Su rostro parece estar iluminado, por eso la similitud contigo, con el teatro, con la falsedad que tanto enamora. Los focos en los camerinos están alrededor del espejo, la luz que emiten es amarilla. Vi esa luz, una vez, por casualidad, caminé por los pasillos oscuros de un teatro, fue ahí cuando vi las cantantes travestis maquillarse frente a esos espejos iluminados, tenías tanta pintura, tantos accesorios.

Vuelvo a escribir de ti, en realidad es porque conocí a ese tatuador. Tuvo que existir un motivo para que me acordara de nuestros momentos. El motivo externo es decisivo. Nunca antes he disfrutado tanto unos besos con sabor a cigarros. Escribo de ti porque a nadie más le he probado el sudor, las lágrimas. Llorar para ti era fácil, por eso te era cercano el teatro, sin embargo, parecías tan fuerte. Tenías tantas historias, tus manos hieren; todos los días, te levantas a inocular tinta debajo del pellejo de la gente. La mano no te tiembla al hacer este trabajo. Cada día te esperan pieles jóvenes, viejas, grasientas. Mientras tú tatuabas, las personas se iban marcando, y yo escribía: marcaba en las hojas con mi caligrafía torpe, de letras grandes. La diferencia es que tus palabras estaban escritas con sangre, el sonido del motor de la máquina para hacer tatuajes es constante e insensible. Se comporta igual que las máquinas de escribir, que los ordenadores, a ellas nos les preocupan qué es lo que dicen las palabras, su oficio es dejar marcadas las letras. 

Con el tiempo te has convertido en eso, en una máquina. Líneas, áreas rellenadas con mucha tinta para tapar una herida, un accidente, el navajazo que le hizo el novio de la muchacha morena de largas piernas. Tatuajes insignificantes a primera vista, un lunar, la corrección de las cejas, un insecto caminando por el abdomen. Esa foto merecería estar en la portada de una revista de moda, en la que aparecen cuerpos en trajes de baño, en la que no se sabe a ciencia cierta qué cosa es lo que se promociona, si son las tangas, o los bellos músculos torneados. 

Te escribo porque siempre quise escribir de tu oficio. Cuántas mujeres han salido de tu taller felices, después de que le hayas hecho unas cejas perfectas, tupidas, delineadas. Un simple trazo da tanta felicidad a la vida de una persona. Cuántos jóvenes fueron regañados, golpeados por sus padres, al llegar a casa, porque en su cuerpo ya habitaba un tatuaje. 

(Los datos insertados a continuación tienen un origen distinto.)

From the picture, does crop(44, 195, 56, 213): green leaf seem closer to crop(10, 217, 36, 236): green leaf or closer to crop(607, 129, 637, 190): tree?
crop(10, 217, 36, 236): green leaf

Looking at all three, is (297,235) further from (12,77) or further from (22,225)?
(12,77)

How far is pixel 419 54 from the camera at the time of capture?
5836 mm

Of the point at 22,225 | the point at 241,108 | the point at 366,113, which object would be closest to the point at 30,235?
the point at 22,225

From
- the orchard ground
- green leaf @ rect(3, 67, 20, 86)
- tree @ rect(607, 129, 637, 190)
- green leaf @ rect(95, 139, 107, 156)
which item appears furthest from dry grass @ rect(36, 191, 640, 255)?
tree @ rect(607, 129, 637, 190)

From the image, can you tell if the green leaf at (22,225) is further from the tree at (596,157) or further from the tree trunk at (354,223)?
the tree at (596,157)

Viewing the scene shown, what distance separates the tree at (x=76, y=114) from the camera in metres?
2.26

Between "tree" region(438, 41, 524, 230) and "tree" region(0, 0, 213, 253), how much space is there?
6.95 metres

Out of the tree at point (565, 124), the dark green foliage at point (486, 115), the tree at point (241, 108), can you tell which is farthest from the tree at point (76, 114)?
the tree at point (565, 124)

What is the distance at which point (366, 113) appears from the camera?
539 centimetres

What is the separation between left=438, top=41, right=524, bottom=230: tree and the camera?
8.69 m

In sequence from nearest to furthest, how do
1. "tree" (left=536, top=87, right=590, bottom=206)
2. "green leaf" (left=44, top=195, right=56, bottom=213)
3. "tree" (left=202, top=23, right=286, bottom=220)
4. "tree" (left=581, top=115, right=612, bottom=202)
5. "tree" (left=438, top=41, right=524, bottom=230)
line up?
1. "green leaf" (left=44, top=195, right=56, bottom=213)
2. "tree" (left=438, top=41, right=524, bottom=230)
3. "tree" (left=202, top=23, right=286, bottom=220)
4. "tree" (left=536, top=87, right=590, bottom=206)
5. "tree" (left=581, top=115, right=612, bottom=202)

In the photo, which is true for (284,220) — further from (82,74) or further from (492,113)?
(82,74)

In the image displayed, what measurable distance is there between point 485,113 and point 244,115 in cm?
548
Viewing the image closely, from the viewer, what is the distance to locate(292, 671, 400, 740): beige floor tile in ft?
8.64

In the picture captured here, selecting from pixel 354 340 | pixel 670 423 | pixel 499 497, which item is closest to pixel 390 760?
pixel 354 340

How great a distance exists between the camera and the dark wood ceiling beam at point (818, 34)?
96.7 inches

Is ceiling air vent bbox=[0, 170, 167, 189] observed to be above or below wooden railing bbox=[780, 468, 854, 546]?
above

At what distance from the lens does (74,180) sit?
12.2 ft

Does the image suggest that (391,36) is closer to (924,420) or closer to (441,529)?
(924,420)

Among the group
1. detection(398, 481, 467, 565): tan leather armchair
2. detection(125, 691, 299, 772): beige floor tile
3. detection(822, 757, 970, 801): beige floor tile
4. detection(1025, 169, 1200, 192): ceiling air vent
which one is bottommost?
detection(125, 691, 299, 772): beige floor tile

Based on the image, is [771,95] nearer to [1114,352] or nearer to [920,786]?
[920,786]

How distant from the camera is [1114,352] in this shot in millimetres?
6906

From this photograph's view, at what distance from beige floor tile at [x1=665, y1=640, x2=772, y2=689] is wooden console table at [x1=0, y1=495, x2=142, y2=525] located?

Nunca tuvimos un buen sexo. Contigo viví el desprecio de lo que se ama. Estaba convencido que en algún momento terminarías diciéndome: “No vengas más”. Cuántas mujeres se han desnudado delante de ti, para enseñarte la herida, la quemadura, la marca que alberga su cuerpo. Ellas te pedían desesperadamente que escondas esa huella, ese rastro, ese recuerdo. Los diseños coloridos tapaban el sufrimiento, lo ocurrido.

Ellas no solo desnudaban su cuerpo para enseñarte la zona en donde se debería intervenir, tatuar, esconder. Ellas te cuentan detalles de lo sucedido; la sesión de tatuaje se convertía en terapia: ellas hablan, mientras tú cubres con tinta la cicatriz, el golpe, el accidente que ya muy pronto quedará debajo de una hermosa mariposa, o una flor…

La estética lo va camuflando todo, saber que en ese justo lugar, debajo subyace la agresión, el dolor, la humillación. Hace que el tatuaje no sea solo un mero adorno.    


* Este texto pertenece al libro Basura biológica.